> **TASK MATERIAL**
## START
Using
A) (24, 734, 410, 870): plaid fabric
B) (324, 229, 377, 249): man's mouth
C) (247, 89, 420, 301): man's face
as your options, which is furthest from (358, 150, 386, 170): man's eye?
## END
Render the items above as a Markdown table with two columns, Row and Line: one numbered row per line, skipping blank lines.

> **THE REPLY**
| Row | Line |
|---|---|
| 1 | Using |
| 2 | A) (24, 734, 410, 870): plaid fabric |
| 3 | B) (324, 229, 377, 249): man's mouth |
| 4 | C) (247, 89, 420, 301): man's face |
| 5 | as your options, which is furthest from (358, 150, 386, 170): man's eye? |